►

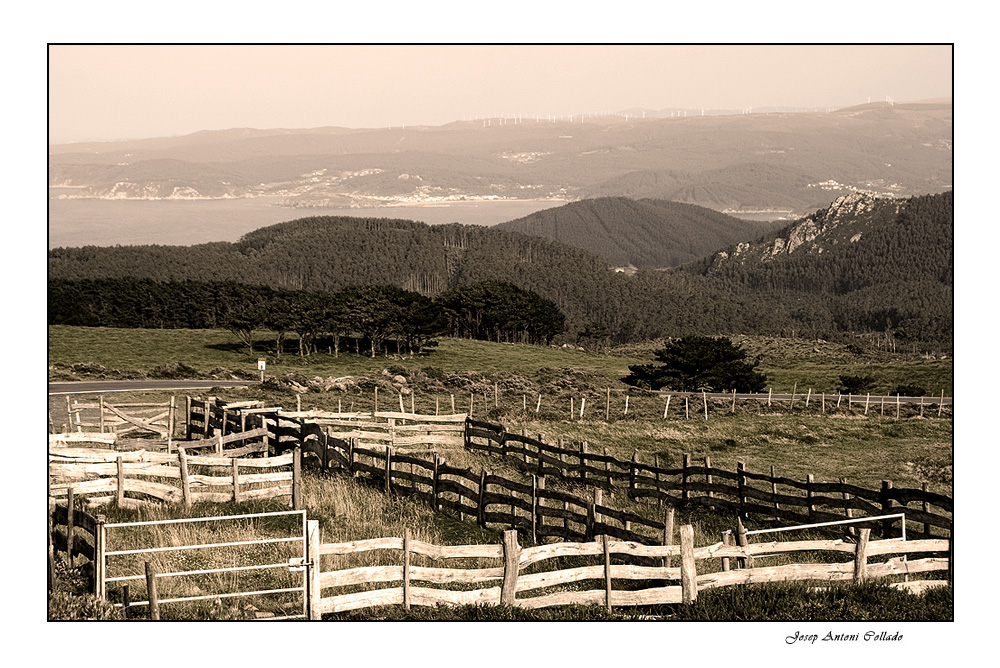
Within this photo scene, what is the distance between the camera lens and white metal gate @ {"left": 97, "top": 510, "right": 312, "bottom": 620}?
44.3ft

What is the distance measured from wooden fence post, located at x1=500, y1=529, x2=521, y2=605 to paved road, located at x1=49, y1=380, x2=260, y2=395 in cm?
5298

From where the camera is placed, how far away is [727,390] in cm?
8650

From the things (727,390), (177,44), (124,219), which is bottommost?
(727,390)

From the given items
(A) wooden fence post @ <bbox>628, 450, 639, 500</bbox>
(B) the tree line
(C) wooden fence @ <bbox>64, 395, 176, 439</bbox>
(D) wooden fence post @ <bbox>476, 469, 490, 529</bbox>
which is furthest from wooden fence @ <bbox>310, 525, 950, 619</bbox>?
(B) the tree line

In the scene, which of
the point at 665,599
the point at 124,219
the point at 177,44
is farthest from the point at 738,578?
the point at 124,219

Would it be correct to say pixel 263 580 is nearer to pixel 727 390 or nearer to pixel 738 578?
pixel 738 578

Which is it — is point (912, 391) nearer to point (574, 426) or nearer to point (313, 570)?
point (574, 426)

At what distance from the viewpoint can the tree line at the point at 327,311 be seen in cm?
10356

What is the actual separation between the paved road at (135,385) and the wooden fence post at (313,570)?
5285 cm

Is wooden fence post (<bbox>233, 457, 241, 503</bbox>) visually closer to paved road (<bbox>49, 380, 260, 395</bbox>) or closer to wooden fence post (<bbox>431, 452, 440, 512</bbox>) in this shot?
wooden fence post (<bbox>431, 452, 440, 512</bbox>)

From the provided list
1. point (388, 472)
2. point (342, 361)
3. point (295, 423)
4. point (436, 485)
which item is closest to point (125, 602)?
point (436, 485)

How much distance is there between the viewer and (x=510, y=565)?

◄

■ Exercise instructions ■
In all of the data above, replace every occurrence of "paved road" with "asphalt road" and reproduce the data with everything else unchanged. Omit the pictures from the output.

■ Task response ■
Within this photo scene, what is the distance between the camera lens and white metal gate @ {"left": 97, "top": 510, "right": 312, "bottom": 620}?
44.3ft

What is the distance measured from wooden fence post, located at x1=500, y1=529, x2=521, y2=605 to asphalt road, located at x1=49, y1=380, x2=260, y2=395 in cm?
5298

From where the camera is placed, how far away is [727,390] in cm?
8650

From the things (727,390), (177,44), (124,219), which is bottommost?
(727,390)

From the given items
(A) wooden fence post @ <bbox>628, 450, 639, 500</bbox>
(B) the tree line
(C) wooden fence @ <bbox>64, 395, 176, 439</bbox>
(D) wooden fence post @ <bbox>476, 469, 490, 529</bbox>
which is furthest from wooden fence @ <bbox>310, 525, 950, 619</bbox>?
(B) the tree line

In the scene, which of
the point at 665,599
the point at 124,219
the point at 177,44
is farthest from the point at 738,578?
the point at 124,219

Would it be correct to say pixel 263 580 is nearer to pixel 727 390 or nearer to pixel 738 578?
pixel 738 578

Which is it — is point (912, 391) nearer to point (574, 426) or nearer to point (313, 570)?
point (574, 426)

At what distance from the viewpoint can the tree line at the point at 327,311 be seen in cm?
10356

What is the actual separation between the asphalt road at (135,385) and the wooden fence post at (313,570)?
5285 cm

Is wooden fence post (<bbox>233, 457, 241, 503</bbox>) visually closer to asphalt road (<bbox>49, 380, 260, 395</bbox>) or closer to wooden fence post (<bbox>431, 452, 440, 512</bbox>) in this shot?
wooden fence post (<bbox>431, 452, 440, 512</bbox>)

From the provided list
1. point (388, 472)
2. point (342, 361)
3. point (295, 423)
4. point (436, 485)
which item is closest to point (125, 602)?
point (436, 485)

How much distance is there between the viewer and (x=510, y=565)?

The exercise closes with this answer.